[What to produce]:
In the reply about the broken crown, what kind of dentist is recommended for a second opinion?

[Provided passage]:
In October, my dentist placed crowns on my left first and second molar teeth. One of the crowns fell off, so my dentist cemented and ground it down to correct the bite. Within two weeks, the back side of the crown (closest to my tongue) broke. I think she was too aggressive with that grinding tool. Now I feel weird when I chew on that side of my mouth. My dentist had emphasized how affordably she could provide the two crowns, but now I might need new ones. Thank you. Milan from NJ
Thanks for your inquiry.
Should a Dentist Grind on Your Crowns?
Dentists commonly adjust a new crown to your bite by grinding or filing it down. But the dentist must check your bite in intervals to ensure that not too much—or too little—of the crown is adjusted. But these are minor adjustments. Your dentist will shape and smooth the crown to prevent it from feeling rough.
But we are concerned about several aspects of your experience.
- Loose crowns – A permanent crown should not loosen or fall off. Your dentist might have aggressively prepared your tooth or bonded the crown incorrectly.
- Adjusting your bite – A dentist should adjust your bite and crown when placing it. It is not expected to modify the crown after re-cementing it. Something went wrong in the process. Still, your dentist must explain why she adjusted it.
- Broken crown – A crown should not break from conservative bonding. Dr. Perry would need to examine your crown, but it seems it is now dangerously thin.
- Affecting your bite – The adjustments affect your bite, which can cause multiple issues leading to TMJ symptoms.
Your dentist should compensate you. We recommend scheduling a second opinion with a cosmetic dentist trained in occlusion and bite. You don’t have to sacrifice quality to get affordable dental care.

[Available data]:
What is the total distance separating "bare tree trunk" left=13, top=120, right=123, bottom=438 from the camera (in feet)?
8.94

[Exercise solution]:
A cosmetic dentist trained in occlusion and bite.